'''
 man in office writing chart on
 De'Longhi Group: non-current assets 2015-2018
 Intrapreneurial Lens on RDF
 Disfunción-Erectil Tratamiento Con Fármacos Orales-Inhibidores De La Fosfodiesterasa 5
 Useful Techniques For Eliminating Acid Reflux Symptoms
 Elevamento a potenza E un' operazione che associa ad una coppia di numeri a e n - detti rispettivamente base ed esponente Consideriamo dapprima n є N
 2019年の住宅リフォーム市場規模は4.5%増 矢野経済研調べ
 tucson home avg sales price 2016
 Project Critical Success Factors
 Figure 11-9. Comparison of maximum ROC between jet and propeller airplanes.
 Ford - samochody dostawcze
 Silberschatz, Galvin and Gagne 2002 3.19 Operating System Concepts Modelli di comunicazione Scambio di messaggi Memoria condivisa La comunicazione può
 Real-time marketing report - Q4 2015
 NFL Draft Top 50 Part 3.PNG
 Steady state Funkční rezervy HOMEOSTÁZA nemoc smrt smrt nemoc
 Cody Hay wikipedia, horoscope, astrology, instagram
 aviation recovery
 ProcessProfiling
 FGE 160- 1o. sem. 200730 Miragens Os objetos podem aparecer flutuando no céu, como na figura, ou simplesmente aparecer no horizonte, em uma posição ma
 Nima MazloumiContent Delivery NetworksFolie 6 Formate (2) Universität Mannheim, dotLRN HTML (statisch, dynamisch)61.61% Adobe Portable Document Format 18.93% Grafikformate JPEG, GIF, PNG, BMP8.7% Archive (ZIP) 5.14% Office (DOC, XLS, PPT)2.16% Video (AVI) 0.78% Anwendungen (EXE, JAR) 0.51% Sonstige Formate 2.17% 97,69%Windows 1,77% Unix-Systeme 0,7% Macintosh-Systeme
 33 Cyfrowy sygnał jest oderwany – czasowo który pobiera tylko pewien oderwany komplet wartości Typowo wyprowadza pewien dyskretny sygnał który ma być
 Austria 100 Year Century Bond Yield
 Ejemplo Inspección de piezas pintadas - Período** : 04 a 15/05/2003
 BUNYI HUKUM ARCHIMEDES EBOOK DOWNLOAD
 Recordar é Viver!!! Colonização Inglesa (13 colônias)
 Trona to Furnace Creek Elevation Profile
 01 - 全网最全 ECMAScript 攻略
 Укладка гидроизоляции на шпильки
'''
PROBLEM STATEMENT: Return every record above. Copy each one exactly.

ANSWER BOX:
 man in office writing chart on
 De'Longhi Group: non-current assets 2015-2018
 Intrapreneurial Lens on RDF
 Disfunción-Erectil Tratamiento Con Fármacos Orales-Inhibidores De La Fosfodiesterasa 5
 Useful Techniques For Eliminating Acid Reflux Symptoms
 Elevamento a potenza E un' operazione che associa ad una coppia di numeri a e n - detti rispettivamente base ed esponente Consideriamo dapprima n є N
 2019年の住宅リフォーム市場規模は4.5%増 矢野経済研調べ
 tucson home avg sales price 2016
 Project Critical Success Factors
 Figure 11-9. Comparison of maximum ROC between jet and propeller airplanes.
 Ford - samochody dostawcze
 Silberschatz, Galvin and Gagne 2002 3.19 Operating System Concepts Modelli di comunicazione Scambio di messaggi Memoria condivisa La comunicazione può
 Real-time marketing report - Q4 2015
 NFL Draft Top 50 Part 3.PNG
 Steady state Funkční rezervy HOMEOSTÁZA nemoc smrt smrt nemoc
 Cody Hay wikipedia, horoscope, astrology, instagram
 aviation recovery
 ProcessProfiling
 FGE 160- 1o. sem. 200730 Miragens Os objetos podem aparecer flutuando no céu, como na figura, ou simplesmente aparecer no horizonte, em uma posição ma
 Nima MazloumiContent Delivery NetworksFolie 6 Formate (2) Universität Mannheim, dotLRN HTML (statisch, dynamisch)61.61% Adobe Portable Document Format 18.93% Grafikformate JPEG, GIF, PNG, BMP8.7% Archive (ZIP) 5.14% Office (DOC, XLS, PPT)2.16% Video (AVI) 0.78% Anwendungen (EXE, JAR) 0.51% Sonstige Formate 2.17% 97,69%Windows 1,77% Unix-Systeme 0,7% Macintosh-Systeme
 33 Cyfrowy sygnał jest oderwany – czasowo który pobiera tylko pewien oderwany komplet wartości Typowo wyprowadza pewien dyskretny sygnał który ma być
 Austria 100 Year Century Bond Yield
 Ejemplo Inspección de piezas pintadas - Período** : 04 a 15/05/2003
 BUNYI HUKUM ARCHIMEDES EBOOK DOWNLOAD
 Recordar é Viver!!! Colonização Inglesa (13 colônias)
 Trona to Furnace Creek Elevation Profile
 01 - 全网最全 ECMAScript 攻略
 Укладка гидроизоляции на шпильки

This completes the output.